Gus would "special order" anything for his customers: bluegrass, Praxis, techno, hardcore, jazz, as there was just not enough room in the store for everything.

The customers I remember were fantastic. They made us mixed tapes from the breakbeat vinyl they purchased. I think one of those kids (now an adult presumably) supervises the music at Central.
There were suave guys with huge arms who drove convertibles and came in to buy only freestyle (c'mon, you must know who TKA, Noel, and Johnny O are!) so they could cruise their rides by Astoria Park.
There were metalheads, who lined up to buy G&R "Use Your Illusion" and gave us the single best sales day while I was there (thank you!).
There is Cathy, who lived nearby and spent a small fortune on country music. I think her purchases alone paid the rent.
There were the crazy drug dealers, who only seemed to mind their manners when they were in our store. It boggled my mind that they had the most discerning taste in music: David Bowie, Velvet Underground, Fugazi, Madonna, Eric B. & Rakim, Apotheosis.
And who could ever forget "SSD Control" a customer who insisted on categorizing every piece of music in the store, but as the nickname we gave him suggests, only purchased eclectic headbanger.

Those are just the people from the first few years...
Sound City passed out House of Pain's "Jump Around" before the radio was playing it. Sound City pimped Biggie before he was known to roll with the Bad Boys.
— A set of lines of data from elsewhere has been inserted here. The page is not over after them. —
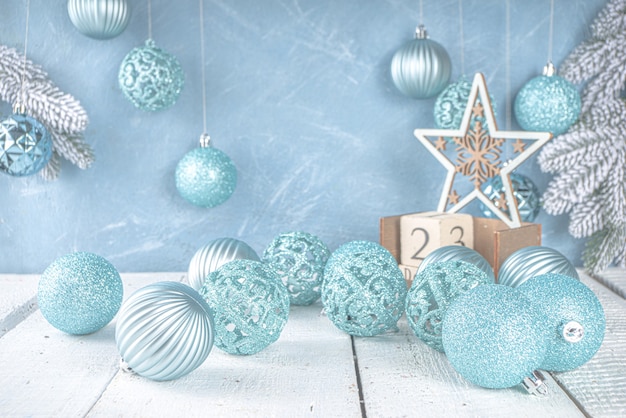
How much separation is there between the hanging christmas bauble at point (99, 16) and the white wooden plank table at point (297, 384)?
61 cm

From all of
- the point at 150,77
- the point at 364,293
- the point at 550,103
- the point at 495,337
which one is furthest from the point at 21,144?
the point at 550,103

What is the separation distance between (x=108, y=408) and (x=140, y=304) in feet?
0.43

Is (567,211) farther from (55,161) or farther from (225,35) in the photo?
(55,161)

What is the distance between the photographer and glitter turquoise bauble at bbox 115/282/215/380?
0.85m

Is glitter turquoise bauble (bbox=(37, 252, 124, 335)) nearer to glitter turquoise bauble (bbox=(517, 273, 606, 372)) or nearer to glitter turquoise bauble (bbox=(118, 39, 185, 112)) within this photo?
glitter turquoise bauble (bbox=(118, 39, 185, 112))

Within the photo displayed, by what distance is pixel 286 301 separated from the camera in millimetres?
994

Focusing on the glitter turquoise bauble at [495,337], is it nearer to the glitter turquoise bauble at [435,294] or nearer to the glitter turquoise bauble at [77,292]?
the glitter turquoise bauble at [435,294]

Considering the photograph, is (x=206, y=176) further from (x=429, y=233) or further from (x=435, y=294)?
(x=435, y=294)

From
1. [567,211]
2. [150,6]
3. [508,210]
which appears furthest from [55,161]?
[567,211]

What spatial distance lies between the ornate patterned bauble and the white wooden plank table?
114 mm

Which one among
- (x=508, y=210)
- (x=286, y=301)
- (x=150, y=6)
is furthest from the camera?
(x=150, y=6)

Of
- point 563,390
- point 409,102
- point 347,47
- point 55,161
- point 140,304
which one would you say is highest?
point 347,47

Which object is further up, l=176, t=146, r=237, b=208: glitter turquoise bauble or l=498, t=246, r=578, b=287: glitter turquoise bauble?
l=176, t=146, r=237, b=208: glitter turquoise bauble

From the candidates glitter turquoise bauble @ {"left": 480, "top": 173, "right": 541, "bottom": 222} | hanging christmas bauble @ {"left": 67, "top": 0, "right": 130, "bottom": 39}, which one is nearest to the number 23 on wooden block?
glitter turquoise bauble @ {"left": 480, "top": 173, "right": 541, "bottom": 222}
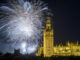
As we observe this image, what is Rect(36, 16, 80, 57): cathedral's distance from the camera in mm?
89438

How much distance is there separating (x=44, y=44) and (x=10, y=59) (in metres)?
42.9

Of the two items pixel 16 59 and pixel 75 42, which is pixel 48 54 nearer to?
pixel 75 42

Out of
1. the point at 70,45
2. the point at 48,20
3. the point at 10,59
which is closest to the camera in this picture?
the point at 10,59

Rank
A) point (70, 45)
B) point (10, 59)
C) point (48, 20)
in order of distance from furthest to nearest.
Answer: point (70, 45) < point (48, 20) < point (10, 59)

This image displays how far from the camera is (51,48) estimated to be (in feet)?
298

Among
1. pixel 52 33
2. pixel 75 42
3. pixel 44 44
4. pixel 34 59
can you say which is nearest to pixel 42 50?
pixel 44 44

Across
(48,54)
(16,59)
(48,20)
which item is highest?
(48,20)

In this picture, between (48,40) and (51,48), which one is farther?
(48,40)

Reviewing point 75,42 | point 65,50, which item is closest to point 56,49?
point 65,50

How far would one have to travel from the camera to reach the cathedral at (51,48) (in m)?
89.4

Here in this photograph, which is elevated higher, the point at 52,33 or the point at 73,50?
the point at 52,33

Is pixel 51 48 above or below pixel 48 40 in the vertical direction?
below

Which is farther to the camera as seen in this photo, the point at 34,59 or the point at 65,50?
the point at 65,50

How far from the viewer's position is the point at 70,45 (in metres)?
94.8
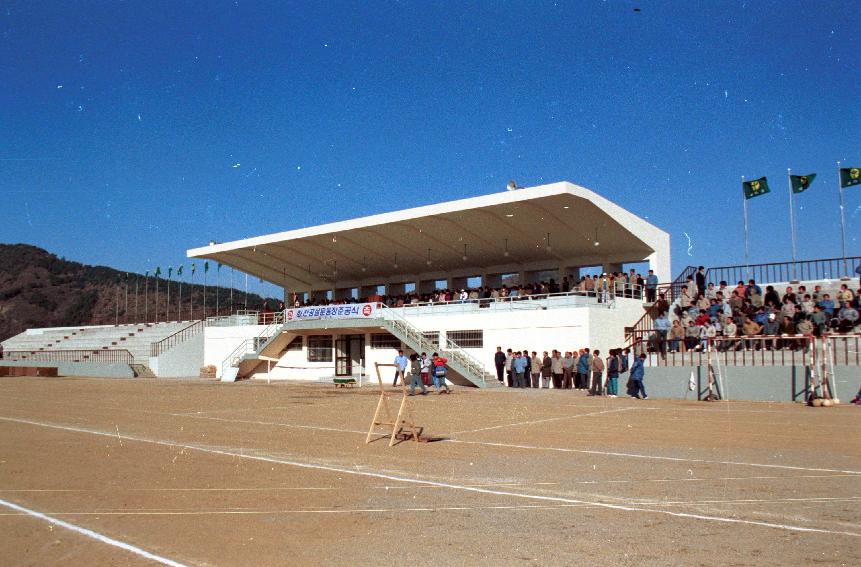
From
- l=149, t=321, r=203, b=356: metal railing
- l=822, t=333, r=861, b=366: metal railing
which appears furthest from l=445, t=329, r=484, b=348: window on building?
l=149, t=321, r=203, b=356: metal railing

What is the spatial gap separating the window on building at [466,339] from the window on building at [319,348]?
9.59m

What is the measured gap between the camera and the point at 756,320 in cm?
2534

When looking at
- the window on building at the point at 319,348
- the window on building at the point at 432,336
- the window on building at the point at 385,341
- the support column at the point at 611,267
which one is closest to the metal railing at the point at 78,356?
the window on building at the point at 319,348

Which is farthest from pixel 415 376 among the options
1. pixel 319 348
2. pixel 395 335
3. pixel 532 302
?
pixel 319 348

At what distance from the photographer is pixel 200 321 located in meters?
54.8

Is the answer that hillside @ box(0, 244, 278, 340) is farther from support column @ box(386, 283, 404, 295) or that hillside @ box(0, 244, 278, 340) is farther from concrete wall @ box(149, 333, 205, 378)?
support column @ box(386, 283, 404, 295)

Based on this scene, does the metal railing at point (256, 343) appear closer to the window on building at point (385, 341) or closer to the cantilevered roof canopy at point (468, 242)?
the cantilevered roof canopy at point (468, 242)

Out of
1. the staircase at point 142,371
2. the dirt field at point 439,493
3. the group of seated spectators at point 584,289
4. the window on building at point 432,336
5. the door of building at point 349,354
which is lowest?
the dirt field at point 439,493

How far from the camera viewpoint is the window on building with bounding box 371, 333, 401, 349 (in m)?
39.4

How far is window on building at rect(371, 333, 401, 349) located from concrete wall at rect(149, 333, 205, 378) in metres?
17.4

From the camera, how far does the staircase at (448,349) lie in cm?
3312

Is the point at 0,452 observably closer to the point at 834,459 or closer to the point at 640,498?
the point at 640,498

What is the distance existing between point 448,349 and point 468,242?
7337 millimetres

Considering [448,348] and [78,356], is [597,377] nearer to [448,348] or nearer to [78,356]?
[448,348]
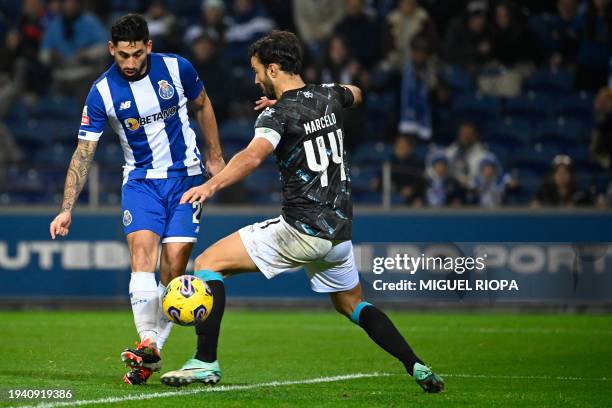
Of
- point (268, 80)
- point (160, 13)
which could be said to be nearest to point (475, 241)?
point (160, 13)

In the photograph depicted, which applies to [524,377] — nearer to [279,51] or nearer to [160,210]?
[160,210]

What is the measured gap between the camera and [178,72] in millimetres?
7824

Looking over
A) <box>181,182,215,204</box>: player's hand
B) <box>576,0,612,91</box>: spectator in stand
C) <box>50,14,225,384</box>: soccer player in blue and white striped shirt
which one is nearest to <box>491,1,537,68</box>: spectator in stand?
<box>576,0,612,91</box>: spectator in stand

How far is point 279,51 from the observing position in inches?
265

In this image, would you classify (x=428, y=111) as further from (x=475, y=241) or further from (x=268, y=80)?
(x=268, y=80)

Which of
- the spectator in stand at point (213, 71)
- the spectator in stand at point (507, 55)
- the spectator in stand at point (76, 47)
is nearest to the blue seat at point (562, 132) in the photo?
the spectator in stand at point (507, 55)

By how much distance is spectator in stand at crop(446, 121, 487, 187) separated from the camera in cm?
1452

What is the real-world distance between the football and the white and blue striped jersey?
4.10 feet

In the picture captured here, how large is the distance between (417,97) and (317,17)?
232cm

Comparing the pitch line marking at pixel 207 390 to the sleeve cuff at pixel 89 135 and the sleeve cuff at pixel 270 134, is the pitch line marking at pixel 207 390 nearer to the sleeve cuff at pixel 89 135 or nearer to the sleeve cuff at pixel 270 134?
the sleeve cuff at pixel 270 134

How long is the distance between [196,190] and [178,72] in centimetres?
185

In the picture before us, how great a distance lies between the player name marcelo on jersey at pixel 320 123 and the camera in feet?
22.0

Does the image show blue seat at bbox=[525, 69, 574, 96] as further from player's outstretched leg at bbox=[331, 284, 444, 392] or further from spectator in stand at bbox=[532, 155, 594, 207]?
player's outstretched leg at bbox=[331, 284, 444, 392]

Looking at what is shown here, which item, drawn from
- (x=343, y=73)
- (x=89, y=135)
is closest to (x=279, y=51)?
(x=89, y=135)
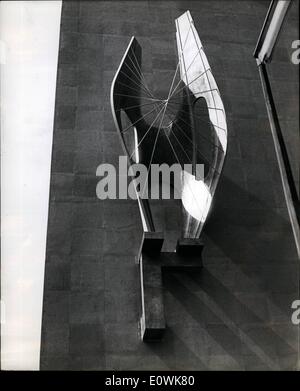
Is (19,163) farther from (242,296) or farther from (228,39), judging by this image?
(228,39)

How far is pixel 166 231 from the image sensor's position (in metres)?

My experience at Sound City rescued me from the life of debauchery towards which I was already on the fast lane. Thank you Gus, you kept me from becoming a full blown drug-dealing delinquent.

Sound City was a bond...
At least, a loosely affiliated group of fascinating people from which to learn, vent at, yell. At best, brunch on your favorite sun-filled day followed by a Yankee game where the winner made absolutely no difference and someone else covered the store.
Or late summer nights sitting in someone's music room or rehearsal studio, talking music, waxing nostalgic, revealing secrets, laughing hard.
I say we, even though at first I was the only non shareholder there. Hell, I was seventeen.
Once, we were walking home from the nightclub "Silver Screen."
Silver Screen was its own Astoria Institution. I was disappointed to not find any footage on the web to share. It's a Gentlemen's Club now. It used to be "Krash," and when we were goths it was called "Berlin." It's further south on Steinway.

Walking towards home with a member of the Sound City crew after a night of aforementioned debauchery, I was sobered by the smell of smoke. The time was just after 4:00 AM.
The storefront next to Sound City was on fire and the fine gentlemen of the FDNY were just about to take an ax to our glass storefront.
Sound City was rapidly filling with smoke.
We fished the keys to the store out of of my handbag instead.

Sound City was completely unharmed by a fire that destroyed the adjoining cafe.
those were the days my friend we thought they'd never end...

Oh, I could fill a hundred pages with stories about Sound City; perhaps another time.

To all the loyal customers, I do not think Gus would mind if I said "thank you" on his behalf.
Over the years, customers who started off as children grew to men and women. Some died. Some met in the store and after learning they both loved some obscure piece of shit song, hooked up.
It was more than a store.
In the big picture, eighteen years is not a long time. But for a mom 'n pop shop in New York City, it can feel like a life.

In a South American Mall in 1992 I purchased vinyl copies of Michael Jackson's double album Dangerous and upon returning to my job gave them to they guys as souvenirs.
Michael Jackson died a some hours ago.